#### Text:
________
# Junghans atomic watches



## alberto (Nov 20, 2002)

We flashaholics are really just gadget freaks at heart. We love all kinds of gadgets, including cool flashlights and cool watches.

I recently purchased a Junghans Carbon 016/2098 and have to say it's about the coolest watch I've ever had. It's amazing to be able to look at the atomic watch on my office wall and then look at my Junghans, to see that the time is perfectly synchronized to the second.

It's also amazing to push a button and see it pick up the WWVB signal from Fort Collins and read the binary code to set the time and date.

And to wake up the morning after the change from/to Daylight Saving Time and see that your watch has also changed. Cool.

Junghans (a German company) actually invented the radio-controlled (atomic) watch, as well as the quartz watch. They also make electronic fuses for artillery shells.


----------



## LEDagent (Nov 20, 2002)

Do you know where i can find more information on this watch? Thanks for the heads up on atomic watches!!


----------



## [email protected] (Nov 20, 2002)

Here is a pic of the watch, and some info about "atomic time" .

Also here is the Junghans FAQ .

Hope this helps,


----------



## e=mc² (Nov 21, 2002)

Try the mfr site to get a looksee. Don't know if these are the best prices though...

Junghans USA 

Ed...


----------



## alberto (Nov 22, 2002)

Thanks to Bart for the links. When I was looking around before I purchased mine, the prices didn't seem to vary much -- maybe $10 or so. There is only one distributor in the US, JunghansUSA, from which you can buy direct -- although there are a number of resellers.

The watches are a little pricey, but the quality is typical German - exceptional - and well worth the cost. They (the Carbons) are very light weight and the leather bands are extremely rugged -- not your typical fake leather or plastic. BTW, although each watch comes with a specific band, you can order other bands for about $30.

This is the only watch I've ever had that I would very much like to have other models of. I would especially like to have one of the Ceramic or Titaniums, but the cost is a little high for my budget. The Solars are nice too.


----------



## Size15's (Dec 1, 2002)

My Dad has a Mega Solar Ceramic watch with Ceramic strap. I'm having it once he's dead.

Al


----------



## Brody (Dec 3, 2002)

There are some cheaper atomic watches available. If you do want to stick with Junghans, then you may want to try getting them at
www.activeplaza.com/shop/novelties/
In addition to the Junghans watches they list a few other brands, such as the Casio Ceptor line of atomic watches.


----------



## mekki (Dec 16, 2002)
________
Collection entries
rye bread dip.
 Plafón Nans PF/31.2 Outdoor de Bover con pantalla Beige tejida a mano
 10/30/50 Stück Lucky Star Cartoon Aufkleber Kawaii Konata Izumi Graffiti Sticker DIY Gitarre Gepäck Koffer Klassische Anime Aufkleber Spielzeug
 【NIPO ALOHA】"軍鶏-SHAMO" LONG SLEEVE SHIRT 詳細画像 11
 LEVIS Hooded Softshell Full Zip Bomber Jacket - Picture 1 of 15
________
#### Your goal:
Please repeat, word for word, the passage of the Junghans watch thread that opens with "Junghans (a German" and ends with "on atomic watches!!". These records bear no relation to the Junghans watch thread.

#### Output below:
Junghans (a German company) actually invented the radio-controlled (atomic) watch, as well as the quartz watch. They also make electronic fuses for artillery shells.


----------



## LEDagent (Nov 20, 2002)

Do you know where i can find more information on this watch? Thanks for the heads up on atomic watches!!